Menyambung persoalan tersebut, Anggota Aliansi Mahasiswa Papua, Meli Degei menyebutkan bahwa kekerasan yang terjadi di Papua baik fisik maupun non-fisik terjadi tidak hanya menimpa perempuan, tetapi lelaki sekalipun. Kekerasan tersebut terjadi akibat konflik yang telah dirancang sedemikian rupa, hingga banyak menelan korban jiwa.
Menanggapi hal itu, pemateri dari Great UPI, Mentari Putri mengamini bahwa hingga saat ini kekerasan yang terjadi pada perempuan memang masih sangat tinggi. Bahkanuntuk kekerasan yang terjadi di ranah publik mengalami peningkatan dari tahun sebelumnya, “Data Komnas Perempuan dibagi menjadi tiga ranah. Ranah personal, terdapat 2098 kasus, ranah publik 1276 kasus, ranah negara 48 kasus,” jelasnya, Kamis (7/3/2024).
Senada dengan itu, Anggota PBHI Jawa Barat, Deti menyebutkan kepelikan yang ada di daerah Papua.
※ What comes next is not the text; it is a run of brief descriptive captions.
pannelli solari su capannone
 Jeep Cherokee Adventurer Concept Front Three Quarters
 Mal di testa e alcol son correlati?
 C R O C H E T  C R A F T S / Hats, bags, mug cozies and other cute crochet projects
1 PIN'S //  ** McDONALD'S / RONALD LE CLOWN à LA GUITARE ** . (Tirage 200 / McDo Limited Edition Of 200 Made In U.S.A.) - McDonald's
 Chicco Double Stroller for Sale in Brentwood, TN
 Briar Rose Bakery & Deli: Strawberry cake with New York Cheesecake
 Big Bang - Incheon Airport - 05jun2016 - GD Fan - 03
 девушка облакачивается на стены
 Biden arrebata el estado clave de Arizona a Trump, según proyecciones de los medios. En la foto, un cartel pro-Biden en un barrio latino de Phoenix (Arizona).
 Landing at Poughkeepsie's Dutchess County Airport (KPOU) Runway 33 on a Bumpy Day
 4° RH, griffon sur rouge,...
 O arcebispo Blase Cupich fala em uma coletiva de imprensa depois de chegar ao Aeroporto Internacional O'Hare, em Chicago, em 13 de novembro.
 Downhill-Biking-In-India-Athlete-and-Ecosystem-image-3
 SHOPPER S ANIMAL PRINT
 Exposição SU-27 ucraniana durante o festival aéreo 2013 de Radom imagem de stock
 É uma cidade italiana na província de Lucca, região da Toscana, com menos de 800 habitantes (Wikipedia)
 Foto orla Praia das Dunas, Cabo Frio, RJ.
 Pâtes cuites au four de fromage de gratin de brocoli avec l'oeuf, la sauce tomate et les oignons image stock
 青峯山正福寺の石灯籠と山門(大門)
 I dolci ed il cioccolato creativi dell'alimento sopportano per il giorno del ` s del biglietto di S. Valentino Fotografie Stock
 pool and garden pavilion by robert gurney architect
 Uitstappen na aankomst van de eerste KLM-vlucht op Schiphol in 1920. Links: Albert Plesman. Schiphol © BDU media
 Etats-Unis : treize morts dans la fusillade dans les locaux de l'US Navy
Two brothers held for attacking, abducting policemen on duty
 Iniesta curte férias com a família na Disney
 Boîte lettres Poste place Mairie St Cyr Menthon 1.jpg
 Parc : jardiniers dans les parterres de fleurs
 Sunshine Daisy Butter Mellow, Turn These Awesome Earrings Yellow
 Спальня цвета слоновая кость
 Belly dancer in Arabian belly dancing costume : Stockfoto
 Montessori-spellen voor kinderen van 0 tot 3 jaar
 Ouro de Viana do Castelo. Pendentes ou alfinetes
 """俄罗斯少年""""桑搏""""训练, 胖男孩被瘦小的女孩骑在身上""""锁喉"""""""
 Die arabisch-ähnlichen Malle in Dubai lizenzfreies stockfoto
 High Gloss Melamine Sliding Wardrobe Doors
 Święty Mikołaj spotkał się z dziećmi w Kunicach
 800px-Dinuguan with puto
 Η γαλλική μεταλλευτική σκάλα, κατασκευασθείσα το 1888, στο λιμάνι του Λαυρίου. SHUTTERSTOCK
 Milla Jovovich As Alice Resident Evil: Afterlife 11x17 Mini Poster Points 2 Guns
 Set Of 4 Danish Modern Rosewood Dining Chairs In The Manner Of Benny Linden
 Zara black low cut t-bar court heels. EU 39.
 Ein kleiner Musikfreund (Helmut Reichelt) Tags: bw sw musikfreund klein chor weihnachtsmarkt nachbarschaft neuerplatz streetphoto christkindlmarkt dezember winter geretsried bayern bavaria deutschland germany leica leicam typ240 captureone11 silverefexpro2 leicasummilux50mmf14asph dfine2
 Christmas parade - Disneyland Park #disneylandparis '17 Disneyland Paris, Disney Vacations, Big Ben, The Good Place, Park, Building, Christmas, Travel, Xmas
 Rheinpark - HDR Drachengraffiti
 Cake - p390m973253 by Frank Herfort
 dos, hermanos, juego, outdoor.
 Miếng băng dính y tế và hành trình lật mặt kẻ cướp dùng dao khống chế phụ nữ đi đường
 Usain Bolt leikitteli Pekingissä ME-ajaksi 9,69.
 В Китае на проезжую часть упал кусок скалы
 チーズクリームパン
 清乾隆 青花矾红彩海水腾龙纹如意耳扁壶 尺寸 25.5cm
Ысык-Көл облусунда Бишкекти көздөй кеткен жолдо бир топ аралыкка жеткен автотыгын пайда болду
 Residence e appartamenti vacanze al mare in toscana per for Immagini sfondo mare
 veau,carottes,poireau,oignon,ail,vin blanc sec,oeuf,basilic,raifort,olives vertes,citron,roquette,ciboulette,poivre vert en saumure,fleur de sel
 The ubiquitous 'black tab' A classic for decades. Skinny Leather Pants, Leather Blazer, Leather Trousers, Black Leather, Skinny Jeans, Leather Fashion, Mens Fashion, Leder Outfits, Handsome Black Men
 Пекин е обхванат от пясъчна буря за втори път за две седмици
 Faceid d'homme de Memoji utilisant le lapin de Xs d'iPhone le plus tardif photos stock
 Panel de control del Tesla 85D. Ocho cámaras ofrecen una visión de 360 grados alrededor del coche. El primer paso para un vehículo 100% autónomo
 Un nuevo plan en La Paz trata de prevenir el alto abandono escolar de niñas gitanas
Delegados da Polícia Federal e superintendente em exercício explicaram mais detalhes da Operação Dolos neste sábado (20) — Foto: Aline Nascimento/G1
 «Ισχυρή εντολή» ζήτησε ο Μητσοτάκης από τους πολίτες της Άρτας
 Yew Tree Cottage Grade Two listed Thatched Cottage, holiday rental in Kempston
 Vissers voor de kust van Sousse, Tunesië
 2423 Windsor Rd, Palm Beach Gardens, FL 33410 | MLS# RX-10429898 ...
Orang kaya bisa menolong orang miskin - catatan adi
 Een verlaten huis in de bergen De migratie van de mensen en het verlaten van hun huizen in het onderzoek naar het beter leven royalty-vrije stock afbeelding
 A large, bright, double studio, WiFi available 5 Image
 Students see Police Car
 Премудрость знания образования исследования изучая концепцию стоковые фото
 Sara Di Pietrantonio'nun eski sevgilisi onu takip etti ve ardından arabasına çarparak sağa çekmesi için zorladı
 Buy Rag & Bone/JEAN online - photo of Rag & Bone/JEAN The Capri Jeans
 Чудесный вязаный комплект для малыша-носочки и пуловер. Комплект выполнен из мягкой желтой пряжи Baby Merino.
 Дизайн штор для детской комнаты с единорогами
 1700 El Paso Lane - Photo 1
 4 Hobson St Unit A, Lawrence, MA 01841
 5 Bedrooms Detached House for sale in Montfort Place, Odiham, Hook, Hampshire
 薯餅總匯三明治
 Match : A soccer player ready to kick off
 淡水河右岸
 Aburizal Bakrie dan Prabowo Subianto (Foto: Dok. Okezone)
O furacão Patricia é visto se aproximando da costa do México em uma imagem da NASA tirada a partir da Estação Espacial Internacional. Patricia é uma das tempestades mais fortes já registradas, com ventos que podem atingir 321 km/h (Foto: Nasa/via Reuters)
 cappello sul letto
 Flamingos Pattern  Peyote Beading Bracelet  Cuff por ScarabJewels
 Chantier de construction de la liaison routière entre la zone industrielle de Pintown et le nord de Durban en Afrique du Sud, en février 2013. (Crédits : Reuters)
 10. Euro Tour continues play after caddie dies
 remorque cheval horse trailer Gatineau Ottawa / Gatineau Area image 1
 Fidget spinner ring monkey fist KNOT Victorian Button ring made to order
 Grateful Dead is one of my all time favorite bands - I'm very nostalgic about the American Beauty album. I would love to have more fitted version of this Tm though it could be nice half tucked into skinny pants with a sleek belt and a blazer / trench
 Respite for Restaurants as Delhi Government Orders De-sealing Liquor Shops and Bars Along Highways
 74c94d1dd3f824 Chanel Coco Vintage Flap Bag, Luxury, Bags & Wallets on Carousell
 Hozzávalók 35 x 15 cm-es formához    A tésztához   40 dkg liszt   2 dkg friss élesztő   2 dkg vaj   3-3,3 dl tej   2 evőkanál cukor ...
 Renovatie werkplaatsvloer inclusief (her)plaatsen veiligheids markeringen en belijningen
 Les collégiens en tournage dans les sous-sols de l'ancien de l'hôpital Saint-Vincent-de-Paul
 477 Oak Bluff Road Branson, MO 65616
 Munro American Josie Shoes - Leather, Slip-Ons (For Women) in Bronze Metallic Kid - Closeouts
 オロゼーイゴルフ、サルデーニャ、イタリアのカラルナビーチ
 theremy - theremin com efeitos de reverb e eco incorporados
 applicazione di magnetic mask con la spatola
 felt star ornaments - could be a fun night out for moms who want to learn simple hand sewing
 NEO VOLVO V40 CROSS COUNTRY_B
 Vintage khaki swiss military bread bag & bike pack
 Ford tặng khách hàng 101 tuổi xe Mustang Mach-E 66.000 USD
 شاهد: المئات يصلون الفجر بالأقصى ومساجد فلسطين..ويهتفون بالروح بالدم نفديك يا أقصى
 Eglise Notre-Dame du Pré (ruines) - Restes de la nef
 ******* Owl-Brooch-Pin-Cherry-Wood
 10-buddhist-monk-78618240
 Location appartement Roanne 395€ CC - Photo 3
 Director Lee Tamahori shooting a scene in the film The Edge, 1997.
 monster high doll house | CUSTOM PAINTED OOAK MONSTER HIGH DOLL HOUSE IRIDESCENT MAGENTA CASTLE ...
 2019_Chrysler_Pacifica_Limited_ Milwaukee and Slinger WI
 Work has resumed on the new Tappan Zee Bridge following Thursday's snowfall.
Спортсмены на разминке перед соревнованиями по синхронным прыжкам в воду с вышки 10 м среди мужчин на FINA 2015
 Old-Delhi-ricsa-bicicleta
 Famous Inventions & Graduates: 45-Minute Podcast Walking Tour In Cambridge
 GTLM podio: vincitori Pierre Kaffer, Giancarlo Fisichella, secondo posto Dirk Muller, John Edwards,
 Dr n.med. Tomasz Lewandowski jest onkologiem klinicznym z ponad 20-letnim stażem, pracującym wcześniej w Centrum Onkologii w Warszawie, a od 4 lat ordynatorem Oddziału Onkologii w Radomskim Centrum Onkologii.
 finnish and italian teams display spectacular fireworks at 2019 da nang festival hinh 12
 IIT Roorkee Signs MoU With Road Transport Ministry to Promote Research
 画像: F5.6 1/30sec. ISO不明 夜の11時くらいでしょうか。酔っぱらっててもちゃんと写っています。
Menurutnya, pemerintah saat ini memang telah menyediakan sekolah khusus untuk perempuan di Papua, tetapi coraknya masih terlihat elitis bagi rakyat Papua. Ia juga sangat menyayangkan, banyak perempuan Papua yang masuk ke dalam jajaran birokrasi tetapi tidak mewakili suara ketertindasan yang masyarakat Papua alami saat ini.
Lebih lanjut Deti menyebutkan bahwa informasi yang tersebar mengenai Papua saat ini justru berbanding terbalik dengan realita yang ada di sana. Beberapa jurnalis sulit sekali untuk memiliki akses ke sana karena selalu dihadang oleh aparat setempat. Menurutnya, hal itu terjadi karena negara merasa takut atas keluhan masyarakat Papua yang dapat menimbulkan riak masa yang lebih besar. Juga, negara merasa takut kehilangan pendapatan besarnya yang terdapat di Papua, yaitu tambang emas.
Terakhir, Deti secara tegas menyerukan kepada khalayak luas untuk berhenti tutup mata atas segala bentuk penindasan yang terjadi di Tanah Papua, “Kita jangan menutup mata bahwa di Papua terjadi penjajahan. Tahun 2023, PBHI juga memonitor bentuk pelanggaran HAM yang dilakukan di Papua. Selain kekerasan seksual, banyak juga pembungkaman hak sipil. misalkan penangkapan sewenang-wenang dan tidak diadili,” keluhnya, Kamis (7/3/2024).